Refactor: Move CUDA graph dispatch logic earlier (#27382)

Signed-off-by: Yizhou Liu <liu_yizhou@outlook.com>
2026-06-03 03:24:27 +08:00 · 2025-11-23 05:10:31 +08:00 · 2025-11-23 05:10:31 +08:00 · df78aeef08
commit df78aeef08
parent 7df331c66b
1 changed files with 25 additions and 25 deletions
--- a/vllm/v1/worker/gpu_model_runner.py
+++ b/vllm/v1/worker/gpu_model_runner.py
@ -3740,6 +3740,31 @@ class GPUModelRunner(
            dp_rank = self.parallel_config.data_parallel_rank
            num_tokens_after_padding = int(num_tokens_across_dp[dp_rank])

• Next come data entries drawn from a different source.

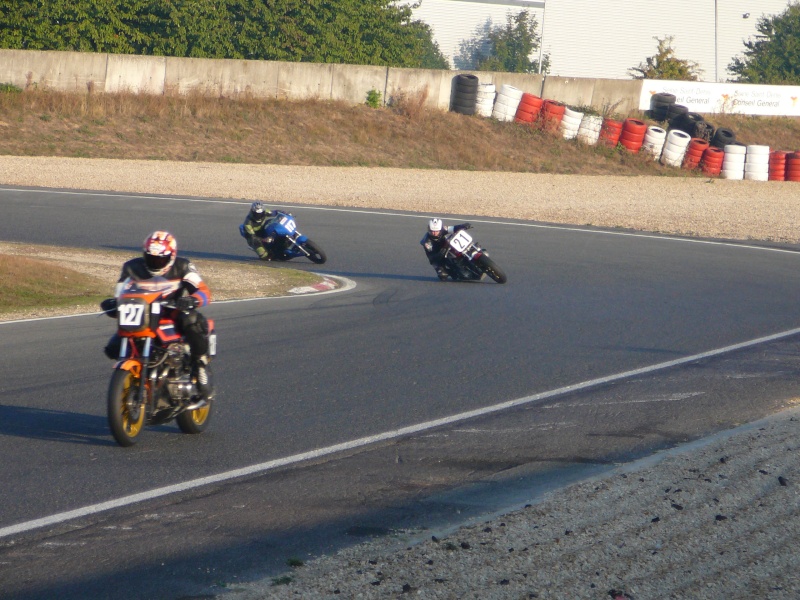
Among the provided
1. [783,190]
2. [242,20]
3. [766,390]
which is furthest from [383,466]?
[242,20]

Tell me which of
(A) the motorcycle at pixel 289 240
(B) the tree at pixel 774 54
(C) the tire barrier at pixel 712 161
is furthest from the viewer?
(B) the tree at pixel 774 54

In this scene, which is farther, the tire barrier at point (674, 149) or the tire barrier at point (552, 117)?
the tire barrier at point (552, 117)

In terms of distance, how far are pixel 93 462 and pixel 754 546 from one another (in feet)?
13.5

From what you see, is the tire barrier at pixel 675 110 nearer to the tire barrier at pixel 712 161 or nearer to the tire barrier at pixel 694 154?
the tire barrier at pixel 694 154

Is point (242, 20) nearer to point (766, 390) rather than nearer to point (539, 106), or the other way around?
point (539, 106)

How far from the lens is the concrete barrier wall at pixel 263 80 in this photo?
39.9m

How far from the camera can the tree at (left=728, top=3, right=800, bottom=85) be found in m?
73.6

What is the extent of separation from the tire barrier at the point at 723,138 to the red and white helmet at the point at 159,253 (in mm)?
35304

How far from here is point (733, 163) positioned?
3841 cm

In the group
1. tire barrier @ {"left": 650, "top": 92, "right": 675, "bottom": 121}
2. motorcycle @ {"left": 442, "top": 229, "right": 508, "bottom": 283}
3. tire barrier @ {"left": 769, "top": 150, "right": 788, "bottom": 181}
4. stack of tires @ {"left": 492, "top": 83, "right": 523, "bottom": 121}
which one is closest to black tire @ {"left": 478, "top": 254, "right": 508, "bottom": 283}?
motorcycle @ {"left": 442, "top": 229, "right": 508, "bottom": 283}

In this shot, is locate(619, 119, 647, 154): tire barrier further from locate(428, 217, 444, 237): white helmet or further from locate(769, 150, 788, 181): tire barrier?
locate(428, 217, 444, 237): white helmet

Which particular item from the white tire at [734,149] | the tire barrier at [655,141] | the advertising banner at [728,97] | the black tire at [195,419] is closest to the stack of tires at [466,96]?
the tire barrier at [655,141]

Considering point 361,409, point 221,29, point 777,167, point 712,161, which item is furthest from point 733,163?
point 361,409

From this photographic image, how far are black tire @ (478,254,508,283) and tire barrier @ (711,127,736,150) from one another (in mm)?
25436
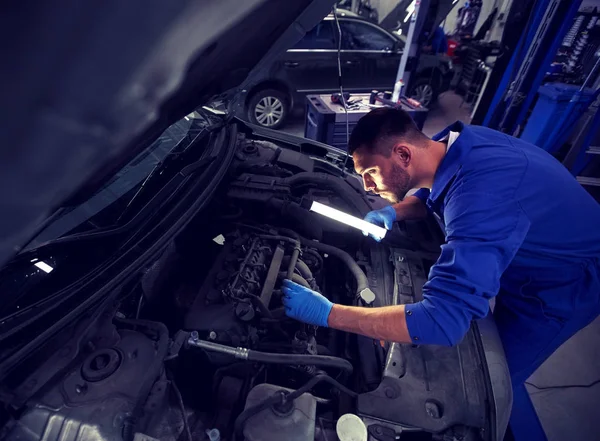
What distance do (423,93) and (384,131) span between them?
5125 millimetres

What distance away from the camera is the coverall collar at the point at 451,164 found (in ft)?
4.72

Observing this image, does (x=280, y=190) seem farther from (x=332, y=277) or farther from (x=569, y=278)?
(x=569, y=278)

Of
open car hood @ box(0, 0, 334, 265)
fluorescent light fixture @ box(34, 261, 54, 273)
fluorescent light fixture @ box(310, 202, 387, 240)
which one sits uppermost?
open car hood @ box(0, 0, 334, 265)

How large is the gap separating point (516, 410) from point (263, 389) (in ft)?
5.73

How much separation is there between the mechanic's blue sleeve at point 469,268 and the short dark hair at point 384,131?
17.0 inches

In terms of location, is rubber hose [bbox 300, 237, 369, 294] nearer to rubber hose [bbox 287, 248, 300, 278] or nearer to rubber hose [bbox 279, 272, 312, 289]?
rubber hose [bbox 287, 248, 300, 278]

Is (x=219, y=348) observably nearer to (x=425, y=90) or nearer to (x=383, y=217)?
(x=383, y=217)

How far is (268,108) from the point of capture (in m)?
4.85

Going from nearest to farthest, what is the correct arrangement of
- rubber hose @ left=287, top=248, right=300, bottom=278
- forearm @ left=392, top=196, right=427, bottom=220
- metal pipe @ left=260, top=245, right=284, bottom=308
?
1. metal pipe @ left=260, top=245, right=284, bottom=308
2. rubber hose @ left=287, top=248, right=300, bottom=278
3. forearm @ left=392, top=196, right=427, bottom=220

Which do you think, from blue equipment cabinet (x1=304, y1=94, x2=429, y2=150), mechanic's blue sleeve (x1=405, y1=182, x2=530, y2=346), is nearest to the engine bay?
mechanic's blue sleeve (x1=405, y1=182, x2=530, y2=346)

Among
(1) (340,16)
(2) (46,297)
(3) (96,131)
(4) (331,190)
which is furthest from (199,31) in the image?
(1) (340,16)

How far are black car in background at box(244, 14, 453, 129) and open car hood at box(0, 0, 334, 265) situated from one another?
416 centimetres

        # filter out the valid batch descriptor
        _cg_mode, batch_descriptor = (
            self.cudagraph_dispatcher.dispatch(
                BatchDescriptor(
                    num_tokens=num_tokens_after_padding,
                    uniform_decode=uniform_decode,
                    has_lora=activate_lora and self.lora_config is not None,
                )
            )
            if not is_profile
            else (CUDAGraphMode.NONE, None)
        )
        if cudagraph_runtime_mode is not None:
            # we allow forcing NONE when the dispatcher disagrees to support
            # warm ups for cudagraph capture
            assert (
                cudagraph_runtime_mode == CUDAGraphMode.NONE
                or cudagraph_runtime_mode == _cg_mode
            ), (
                f"Cudagraph runtime mode mismatch at dummy_run. "
                f"Expected {_cg_mode}, but got {cudagraph_runtime_mode}."
            )
        else:
            cudagraph_runtime_mode = _cg_mode
        attn_metadata: PerLayerAttnMetadata | None = None
        # If force_attention is True, we always capture attention. Otherwise,
@ -3814,31 +3839,6 @@ class GPUModelRunner(
                    num_tokens_after_padding, None, False
                )
            # filter out the valid batch descriptor
            _cg_mode, batch_descriptor = (
                self.cudagraph_dispatcher.dispatch(
                    BatchDescriptor(
                        num_tokens=num_tokens_after_padding,
                        uniform_decode=uniform_decode,
                        has_lora=activate_lora and self.lora_config is not None,
                    )
                )
                if not is_profile
                else (CUDAGraphMode.NONE, None)
            )
            if cudagraph_runtime_mode is not None:
                # we allow forcing NONE when the dispatcher disagrees to support
                # warm ups for cudagraph capture
                assert (
                    cudagraph_runtime_mode == CUDAGraphMode.NONE
                    or cudagraph_runtime_mode == _cg_mode
                ), (
                    f"Cudagraph runtime mode mismatch at dummy_run. "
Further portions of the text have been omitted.